Concededly the only authorities that bear on the question, for whatever purpose, regard appointees who take under a power of appointment as taking under the will of the donor of *324the power, in this case the will of the great-grandfather. The will provided that no devisee or legatee might intermarry except at the expense of losing the legacy or devise to which he might be entitled. All this, we may presume, was within the knowledge of the competent craftsmen retained by testator to draw his will.

Yet the majority would construe the will herein strictly against the testator, contrary to his evident intention, and on the narrow limitation of language to particular paragraphs, although among lawyers the language would be inter-related between the paragraphs in question. This is applying a policy and a technique to a will that we reserve for lengthy contracts tendered by a strong bargaining party to a weaker bargaining party, as we may in the case of the insurance policy or the apartment lease. Then, because the weaker of the parties has no effective voice in suggestions for amendments to the agreement tendered, the law protects him by a policy of strict construction, which may indeed frustrate the intention of the draftsman, although not that of the other party to the transaction. That is not a rule or a policy that we may or should apply to wills.

The effect of the decision by the majority in this case, I submit, is to frustrate the testator’s intention, to apply a never-before-used strict construction to a will, and in fact to ignore that the will was drawn by competent lawyers who by no speculation should be considered to have used language except in the manner in which it had been used in instruments in the past and in the decided cases.

Accordingly, I would hold that the Twelfth paragraph in referring to legacies and devises was referring to those that were created by the exercise of the powers of appointment granted in the will. I would also Hold that the further reference to powers of appointment in that paragraph was required in order to make clear that powers, as distinguished from substantive bequests and devises, also could not pass to those who were not of testator’s faith or who married outside testator’s faith.

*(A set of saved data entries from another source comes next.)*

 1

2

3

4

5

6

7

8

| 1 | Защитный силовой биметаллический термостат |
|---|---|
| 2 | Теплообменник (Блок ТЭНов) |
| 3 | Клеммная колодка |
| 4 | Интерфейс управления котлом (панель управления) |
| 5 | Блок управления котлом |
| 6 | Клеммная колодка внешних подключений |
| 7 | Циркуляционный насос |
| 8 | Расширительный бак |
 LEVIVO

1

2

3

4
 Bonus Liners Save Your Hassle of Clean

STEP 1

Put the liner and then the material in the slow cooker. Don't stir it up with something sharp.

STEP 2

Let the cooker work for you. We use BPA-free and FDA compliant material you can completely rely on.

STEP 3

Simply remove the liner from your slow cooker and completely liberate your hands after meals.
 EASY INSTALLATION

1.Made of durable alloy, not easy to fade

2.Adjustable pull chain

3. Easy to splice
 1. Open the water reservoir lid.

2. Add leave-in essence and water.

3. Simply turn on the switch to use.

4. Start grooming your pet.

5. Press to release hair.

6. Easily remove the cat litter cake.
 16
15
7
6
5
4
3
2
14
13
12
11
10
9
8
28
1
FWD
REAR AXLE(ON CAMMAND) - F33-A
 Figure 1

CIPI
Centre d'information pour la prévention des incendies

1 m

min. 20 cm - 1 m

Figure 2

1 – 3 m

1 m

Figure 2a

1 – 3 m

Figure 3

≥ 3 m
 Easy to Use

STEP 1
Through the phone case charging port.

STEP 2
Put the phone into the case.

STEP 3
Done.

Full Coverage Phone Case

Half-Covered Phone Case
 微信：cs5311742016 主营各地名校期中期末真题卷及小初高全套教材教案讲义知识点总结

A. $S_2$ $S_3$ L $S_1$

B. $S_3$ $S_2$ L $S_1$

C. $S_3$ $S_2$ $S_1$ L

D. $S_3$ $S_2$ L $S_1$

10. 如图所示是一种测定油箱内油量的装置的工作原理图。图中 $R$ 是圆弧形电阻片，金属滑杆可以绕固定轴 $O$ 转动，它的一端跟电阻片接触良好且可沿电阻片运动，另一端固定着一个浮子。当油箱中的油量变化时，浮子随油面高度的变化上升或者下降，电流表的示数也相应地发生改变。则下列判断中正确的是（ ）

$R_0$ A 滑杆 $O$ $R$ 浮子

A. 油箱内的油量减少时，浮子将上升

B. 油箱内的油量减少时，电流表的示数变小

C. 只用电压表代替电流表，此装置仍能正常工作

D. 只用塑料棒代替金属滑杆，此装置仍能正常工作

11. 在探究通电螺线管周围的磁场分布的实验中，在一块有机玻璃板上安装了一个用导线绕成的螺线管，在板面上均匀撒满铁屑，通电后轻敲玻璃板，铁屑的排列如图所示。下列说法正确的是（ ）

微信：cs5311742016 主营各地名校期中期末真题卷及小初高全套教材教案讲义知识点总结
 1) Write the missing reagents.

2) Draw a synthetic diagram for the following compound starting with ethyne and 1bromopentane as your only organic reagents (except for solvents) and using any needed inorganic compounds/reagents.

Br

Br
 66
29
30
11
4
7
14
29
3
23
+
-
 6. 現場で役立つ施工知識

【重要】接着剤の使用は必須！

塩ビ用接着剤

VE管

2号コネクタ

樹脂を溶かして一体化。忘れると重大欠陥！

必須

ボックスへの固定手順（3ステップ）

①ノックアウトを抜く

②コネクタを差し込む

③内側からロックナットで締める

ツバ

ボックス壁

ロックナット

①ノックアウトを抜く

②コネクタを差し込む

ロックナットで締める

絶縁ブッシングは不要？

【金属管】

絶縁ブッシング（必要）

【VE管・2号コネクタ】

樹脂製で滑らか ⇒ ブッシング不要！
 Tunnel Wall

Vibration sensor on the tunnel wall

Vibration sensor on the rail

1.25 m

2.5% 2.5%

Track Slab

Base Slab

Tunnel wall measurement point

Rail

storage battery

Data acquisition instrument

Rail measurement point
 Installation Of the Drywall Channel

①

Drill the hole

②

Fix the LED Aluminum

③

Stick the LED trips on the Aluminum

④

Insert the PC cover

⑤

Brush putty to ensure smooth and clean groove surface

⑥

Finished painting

The decree should be affirmed.

Callahan and Bergan, JJ., concur with Botein, J.; Breitel, J., dissents and votes to affirm, in opinion; Dore, J. P., dissents in the following memorandum: For the reasons stated in the opinion of the learned Surrogate, I vote to affirm.

Decree reversed in accordance with the opinion herein, with costs to the appellant.

*325Republished decision, February 17, 1954

Decree reversed in accordance with the opinion herein, with costs to the appellant. The order of this court, entered February 16, 1954, hereby is vacated. Order filed.

Present — Dore, J. P., Callahan, Breitel, Botein and Bergan, JJ.